Despite her four short seasons on the LPGA Tour, Mo Martin has the presence of a veteran. The Pasadena, Calif., native was a freshman walk-on at UCLA, where she played all four years and was voted MVP in 2002. She played the Futures Tour for six years and was awarded the Heather Wilbur Spirit Award for “dedication, courage, perseverance, love of the game and spirit toward achieving goals as a professional golfer.” In 2014, she won her first and only LPGA title to date, the RICOH Women’s British Open, in stunning fashion. After leading for three rounds she fell back three strokes but sunk an eagle on the 18th to win by one.
What word would you use to describe your season in 2015?

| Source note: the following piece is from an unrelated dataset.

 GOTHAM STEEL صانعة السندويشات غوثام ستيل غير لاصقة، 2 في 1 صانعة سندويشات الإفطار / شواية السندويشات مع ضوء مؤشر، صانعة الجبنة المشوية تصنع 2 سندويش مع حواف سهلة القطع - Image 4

If I had to sum it up in one word, it would be consistent. It was a great ball striking year. My best putting weeks I was in contention and had some good finishes. But there’s definitely been an adjustment growing up with the long putter to the short putter…I’ve only been putting with it for a couple of years now, so there’s still some adjustment in learning my stroke and learning my tendencies. Starting in 2015, I was wearing a splint — I was coming off of a thumb injury from the previous year — and I didn’t know how many tournaments I could play in a row. I was just extremely happy and grateful at the end of the year to play the full season.
And how’s it doing now?
Thumb is doing great, I’ve got the best hand therapist in the world! Her name is Mo Herman [laughs]. She’s helped me create splints that support my thumb and the joint that’s injured. I’m going to be playing in a splint for the rest of my career, and I’m happy to do that to get away from the pain.

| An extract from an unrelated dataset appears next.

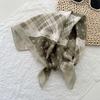 1116 Korean version of the new cotton and linen small square scarf women travel pastoral style photo small headscarf seaside versatile sunscreen scarf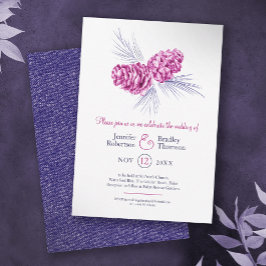 Pine kegels tekening kunst blauwe pruim winter bru kaart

Great news! So what’s something you think the LPGA Tour can do to grow the game of women’s golf?
I think to grow the women’s game, we simply need exposure. I think the quality of golf is very prevalent, week in and week out. Our personalities out here…we have so much to offer. It’s going to be an inspiration to young players now. Instead of winning a major, it can be winning a major and a gold medal. It’s just inspiration in a different way.

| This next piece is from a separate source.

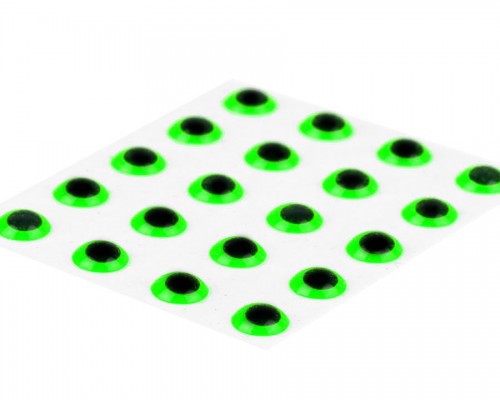 3D Epoxy Eyes, Fluo Green, 3.5 mm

I hear, every week, somebody come up and say, ‘We love the women, we love watching the LPGA, we’d much rather watch the LPGA.’ Maybe that same person is going to say the same thing to a PGA Tour player, I don’t know, but I really just think it’s going to be hinged on exposure. So I truly believe that the more the LPGA is exposed, the more we’re on TV — primetime and major channels — I think that’s going to help our exposure and just bring to light the quality we have to offer.
So is it time for a Women’s Masters then?
That’s a good question. That’s a hard one for me to answer. I don’t think we should take the Masters and try to make that something for the women. But having different special events that we do have — we added Evian a couple of years ago as another major — I think what would be great is adding a match play event.
Match play events are some of my favorites to watch.
They’re very exciting, and it would be great preparation for the Solheim Cup. And just like they added match play into the NCAA championship, I think that was received very well. It was very popular. It would be fun for us too. As American players growing up, we don’t play a lot of match play, so it would be good experience for us as well.
Speaking of majors, your one win on Tour is a major. You went from 0 to 100!
[Laughs] I mean, start with a major, why not?? It was fantastic, it was literally a dream come true.
You’re not quite in the cutoff for Olympic contention, but how are you going to prepare for a chance to compete for the United States?
For the Olympics, golf preparation is going to be the same as we prepare for any tournament. That takes an incredible amount of effort from everything we eat to how we work out and how we sleep — it’s all-inclusive. But it’s going to be different just having your entire country involved. So the preparations and those details are going to be different. It’s all going to be something we have to learn and we’re all going to be in that together.
Have you given any thought at all to the threat of the Zika virus in Rio?
We can get scared to death if we think about the different potentials, like terrorism or different viruses that break out in certain countries, malaria for example — that’s hit close to home on the LPGA. But I don’t think that should stop any experience, I don’t think that should stop the excitement of what that country has to offer, because those things can happen everywhere. I don’t think going about it with fear will help anything, but planning, being safe, I’m a hundred percent in favor of.
If you had to choose between a major, a Solheim Cup and a gold medal, what would you choose?
At the end of a career, I don’t think anybody would be disappointed with either a Solheim Cup trophy, a gold medal or a major championship so, they’re all fantastic — cannot choose one.
What’s one thing you could take away from your time on the LPGA thus far?
I’ve been playing as a professional for over 10 years, so this is a very difficult question. But I’ve made some of the best friends out here. I’ve made incredible friendships through pro-am partners, through fans that have changed my life.
Golf in and of itself has changed my life and taught me so many things. Matured me as a person, emotionally, mentally, spiritually. I do know that at the end of my career, I didn’t want to go to all of these countries, all of these amazing places and just know the hotel and the golf course. So I make an effort every week to do something cultural, something local. To eat foods that are local to that place, to talk to different people. And I’ve even made side trips — I’ve gone to Cambodia, to Angkor Wat and the temples there and gone on a meditation retreat. I just try to really take advantage of the places we go to and soak up the culture, because that’s a gift that not a lot of people get and that I am very, very fortunate to have.